R was found. Our recommendation is not binding, but it has been signed by 193 countries. Ultimately, governments have to define their own regulatory frameworks. What we are doing now at UNESCO, building on the definition we already have of standards and best practices, is thinking about the institutions and regulations that help countries come together. The United States, which is considering returning to UNESCO, said our discussion about what kind of international rules should govern AI is important. When someone sees their basic rights being attacked, when someone is discriminated against and isn’t offered a job offer because AI wasn’t in their databases, when facial recognition technology doesn’t detect you because you’re a person of color or a woman so, no matter how many multilateral agreements Governments have a responsibility to act.
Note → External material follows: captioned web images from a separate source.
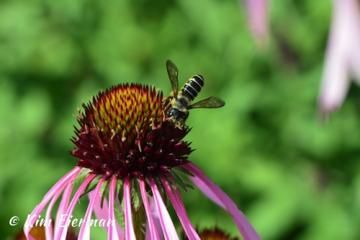 Kim Eierman, environmental horticulturist and specialist on ecological landscapes and native plants, weighs in on how we can garden to support pollinators.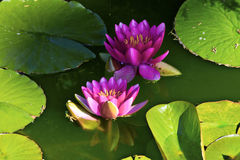 Violet lilies in water. Garden Royalty Free Stock Photography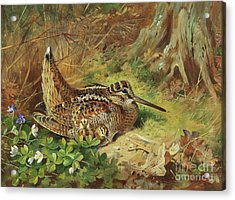 A Woodcock And Chicks Acrylic Print by Archibald Thorburn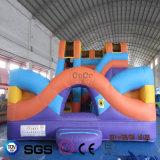 Castelo colorido inflável LG9047 da corrediça do projeto da água dos Cocos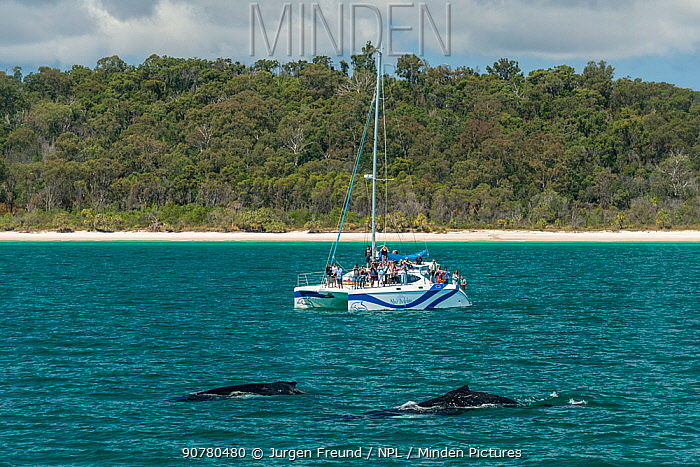 Fraser Island with tourists on day boat 'Blue Dolphin' watching humpback whale (Megaptera novaeangliae)  during the winter/spring humpback whale migration, Hervey Bay, Queensland, Australia September 2016.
Gabriela Ramos, Deputy Director-General of UNESCO.
Gabriela Ramos, Deputy Director-General of UNESCO.Kristel Alex

s. Is it realistic to try to lobby for international regulations to regulate technology like artificial intelligence?

R was found. Millions of AI-powered decisions are made without any transparency. If you get discriminated against, you don’t even know if it’s because of a person or an algorithm. It is up to us to provide the context, and then countries will move forward in their decision-making process. In twenty years of experience in multilateral organizations, I have learned that progress can be made with concrete evidence, showing predictions of some developments and pointing out that countries with good regulations are not lagging behind in technological competition.
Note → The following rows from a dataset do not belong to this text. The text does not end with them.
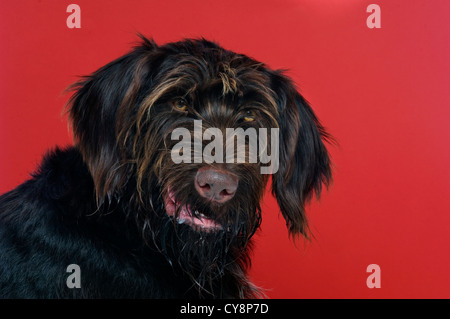 German Wired Hair Pointer isolated on a red background - Stock Photo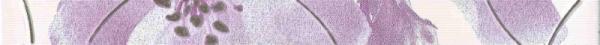Фриз Spring violet 4.5x60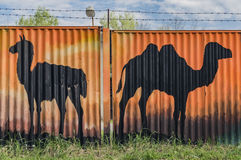 Camels painted on fence in Hodonin town Stock Photography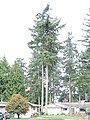 Douglas-fir.jpg
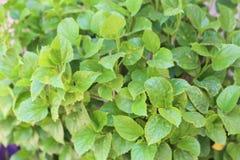 härlig grön leaf royaltyfri bild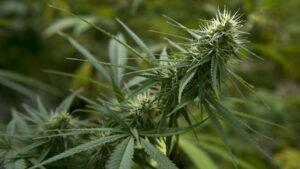 Marihuana – co to jest? Wszystko o marihuanie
s. The Cold War Nuclear Non-Proliferation Treaties made sense because the United States and the Soviet Union were involved. What will happen in the case of artificial intelligence if a key player is excluded?

R was found. When I got to UNESCO three years ago, many people said to me: What good is working within an ethical framework for AI if the United States, which is the main developer, is not a member of UNESCO? The recommendation was signed by 193 countries, including China. The United States will notice because what we’re doing is not imposing a single model, but raising awareness. We want to lay out a roadmap on how to understand AI, how to deal with these developments, how to prevent negative impacts, how to identify them, and how to strengthen regulations and institutions.

s. The geopolitical level is important in the development of artificial intelligence.

R was found. Yes, we are in the middle of a technology race. The type of technology to be adopted is now being decided. All countries are getting AI packages to manage education, health or security. How do you make sure they understand what they are buying? Those who produce these technologies and have an interest in having more users of their technology consider what is happening in terms of regulation. China is part of the UNESCO consensus. Will you comply with the agreement? Well, they signed it, right?

s. Barely six months old, ChatGPT places generative AI among the great topics of the day. How long do we have to develop proper governance mechanisms to regulate this technology?

R was found. We’re already on it. The EU has already gone far enough with its directives, with its risk-based approach. It is a different approach from UNESCO’s, but very complementary to analyzing the type of developments that carry the greatest risks. I would say that if the EU directives were already fully in effect, ChatGPT would not have entered the market. because? Because it will have the characteristics of high-risk developments that require special attention from the regulator. What happened with ChatGPT made us give that sense of urgency to what we were already doing. UNESCO recommendation adopted between 2020 and 2021. European Union directives, between 2020 and 2022. We are doing well.